### What is expected
Set down the material exactly, keeping every line whole.

### Source records
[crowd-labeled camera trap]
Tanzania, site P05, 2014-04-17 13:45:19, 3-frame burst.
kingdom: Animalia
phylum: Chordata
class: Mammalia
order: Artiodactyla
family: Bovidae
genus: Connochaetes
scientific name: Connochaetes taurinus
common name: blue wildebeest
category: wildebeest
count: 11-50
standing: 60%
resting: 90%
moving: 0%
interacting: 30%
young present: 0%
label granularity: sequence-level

### The answer
[crowd-labeled camera trap]
Tanzania, site P05, 2014-04-17 13:45:19, 3-frame burst.
kingdom: Animalia
phylum: Chordata
class: Mammalia
order: Artiodactyla
family: Bovidae
genus: Connochaetes
scientific name: Connochaetes taurinus
common name: blue wildebeest
category: wildebeest
count: 11-50
standing: 60%
resting: 90%
moving: 0%
interacting: 30%
young present: 0%
label granularity: sequence-level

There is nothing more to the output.